▶ WORK TASK: Search the entries for the word "burst" and return every line where it is found.

(Stored data entries)
_ _ _ _ _

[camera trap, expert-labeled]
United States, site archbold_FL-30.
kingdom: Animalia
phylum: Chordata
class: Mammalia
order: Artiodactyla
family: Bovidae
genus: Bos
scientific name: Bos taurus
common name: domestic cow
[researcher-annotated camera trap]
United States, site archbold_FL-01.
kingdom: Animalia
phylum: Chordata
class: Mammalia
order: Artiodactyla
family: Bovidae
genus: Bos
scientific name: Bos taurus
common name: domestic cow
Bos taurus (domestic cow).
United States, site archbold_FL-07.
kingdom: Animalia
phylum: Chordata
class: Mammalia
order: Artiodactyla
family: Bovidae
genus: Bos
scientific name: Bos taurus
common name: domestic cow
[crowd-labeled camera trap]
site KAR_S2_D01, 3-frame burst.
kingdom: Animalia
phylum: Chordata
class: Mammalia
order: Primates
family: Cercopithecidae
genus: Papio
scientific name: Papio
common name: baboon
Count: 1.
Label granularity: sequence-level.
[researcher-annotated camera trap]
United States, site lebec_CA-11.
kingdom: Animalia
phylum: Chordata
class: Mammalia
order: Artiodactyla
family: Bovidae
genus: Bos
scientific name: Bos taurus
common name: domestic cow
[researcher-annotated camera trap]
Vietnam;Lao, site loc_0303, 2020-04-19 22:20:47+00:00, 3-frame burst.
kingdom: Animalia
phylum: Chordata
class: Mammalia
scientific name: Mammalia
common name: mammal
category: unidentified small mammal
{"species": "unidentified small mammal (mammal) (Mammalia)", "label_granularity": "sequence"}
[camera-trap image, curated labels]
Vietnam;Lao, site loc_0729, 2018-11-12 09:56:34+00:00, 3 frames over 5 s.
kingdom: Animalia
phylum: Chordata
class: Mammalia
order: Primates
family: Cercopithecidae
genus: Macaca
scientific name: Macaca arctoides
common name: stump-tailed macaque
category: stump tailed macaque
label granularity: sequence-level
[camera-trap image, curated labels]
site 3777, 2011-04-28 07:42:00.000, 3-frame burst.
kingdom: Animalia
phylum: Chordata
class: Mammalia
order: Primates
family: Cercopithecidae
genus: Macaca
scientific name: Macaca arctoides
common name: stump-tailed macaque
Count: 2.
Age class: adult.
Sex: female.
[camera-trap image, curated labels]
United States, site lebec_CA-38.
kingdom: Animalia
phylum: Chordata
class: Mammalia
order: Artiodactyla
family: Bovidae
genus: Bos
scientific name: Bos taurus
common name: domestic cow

_ _ _ _ _

▶ RESPONSE AREA:
site KAR_S2_D01, 3-frame burst.
Vietnam;Lao, site loc_0303, 2020-04-19 22:20:47+00:00, 3-frame burst.
site 3777, 2011-04-28 07:42:00.000, 3-frame burst.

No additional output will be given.